Improve handling of interior types.

Also make it faster and use less memory.
randall77 · Oct 2, 2017 · f5abba7 · f5abba7
1 parent 088b3f7
commit f5abba7
Show file tree

Hide file tree

Showing 3 changed files with 96 additions and 49 deletions.
diff --git a/gocore/dwarf.go b/gocore/dwarf.go
@@ -255,17 +255,19 @@ func runtimeName(dt dwarf.Type) string {
 	}
 }
 
+// A typeChunk records type information for a portion of an object.
+// Similar to a typeInfo, but it has an offset so it can be used for interior typings.
 type typeChunk struct {
-	a core.Address // address in object
-	t *Type        // type
-	r int64        // repeat count
+	off int64
+	t   *Type
+	r   int64
 }
 
-func (c typeChunk) min() core.Address {
-	return c.a
+func (c typeChunk) min() int64 {
+	return c.off
 }
-func (c typeChunk) max() core.Address {
-	return c.a.Add(c.r * c.t.Size)
+func (c typeChunk) max() int64 {
+	return c.off + c.r*c.t.Size
 }
 func (c typeChunk) size() int64 {
 	return c.r * c.t.Size
@@ -274,68 +276,97 @@ func (c typeChunk) matchingAlignment(d typeChunk) bool {
 	if c.t != d.t {
 		panic("can't check alignment of differently typed chunks")
 	}
-	if c.a >= d.a {
-		return d.a.Sub(c.a)%c.t.Size == 0
-	}
-	return c.a.Sub(d.a)%c.t.Size == 0
+	return (c.off-d.off)%c.t.Size == 0
 }
 
 func (c typeChunk) merge(d typeChunk) typeChunk {
-	if c.t != d.t {
+	t := c.t
+	if t != d.t {
 		panic("can't merge chunks with different types")
 	}
-	if c.a <= d.a {
-		delta := d.a.Sub(c.a)
-		if delta%c.t.Size != 0 {
-			panic("can't merge poorly aligned chunks")
-		}
-		return typeChunk{a: c.a, t: c.t, r: d.r + delta/c.t.Size}
-	}
-	delta := c.a.Sub(d.a)
-	if delta%c.t.Size != 0 {
+	size := t.Size
+	if (c.off-d.off)%size != 0 {
 		panic("can't merge poorly aligned chunks")
 	}
-	return typeChunk{a: d.a, t: c.t, r: c.r + delta/c.t.Size}
+	min := c.min()
+	max := c.max()
+	if x := d.min(); x < min {
+		min = x
+	}
+	if x := d.max(); x > max {
+		max = x
+	}
+	return typeChunk{off: min, t: t, r: (max - min) / size}
 }
 func (c typeChunk) String() string {
-	return fmt.Sprintf("%x[%d]%s", c.a, c.r, c.t)
+	return fmt.Sprintf("%x[%d]%s", c.off, c.r, c.t)
 }
 
 // typeHeap tries to label all the heap objects with types.

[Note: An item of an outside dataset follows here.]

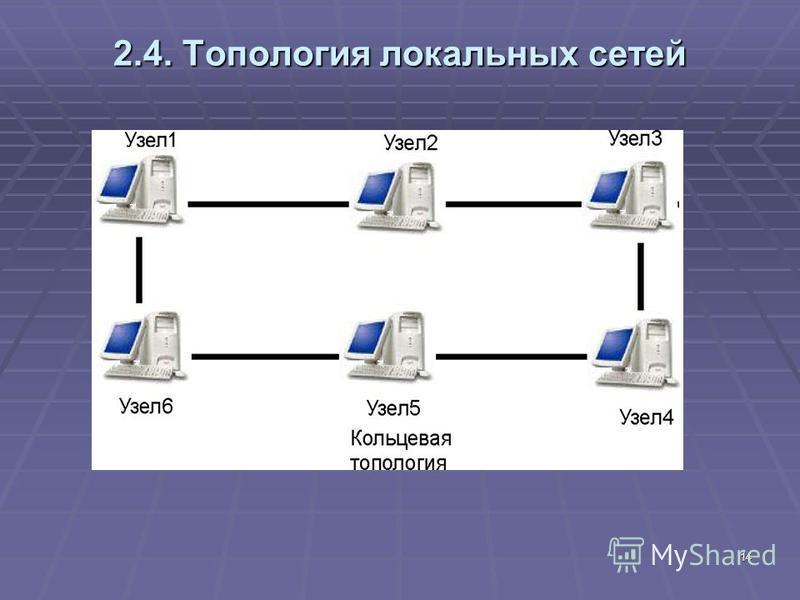 14 2.4. Топология локальных сетей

 func (p *Program) typeHeap() {
-	nobj := p.nObj
+	// Type info for the start of each object. a.k.a. "0 offset" typings.
+	p.types = make([]typeInfo, p.nObj)
 
-	// Mapping from object index to the type info we have for that object.

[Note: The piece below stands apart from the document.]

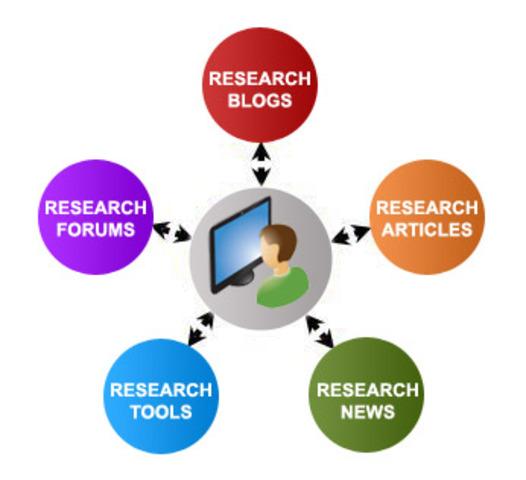EDUC 500(951) Research Methodologies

+	// Type info for the interior of objects, a.k.a. ">0 offset" typings.
 	// Type information is arranged in chunks. Chunks are stored in an
 	// arbitrary order, and are guaranteed to not overlap. If types are
 	// equal, chunks are also guaranteed not to abut.
-	types := make([][]typeChunk, nobj)
-
-	// The common case is that objects will have only one typeChunk.
-	// Allocate storage for one typeChunk per object upfront.
-	typeStore := make([]typeChunk, nobj)
-	for i := 0; i < nobj; i++ {
-		types[i] = typeStore[i:i : i+1]
-	}
+	// Interior typings are kept separate because they hopefully are rare.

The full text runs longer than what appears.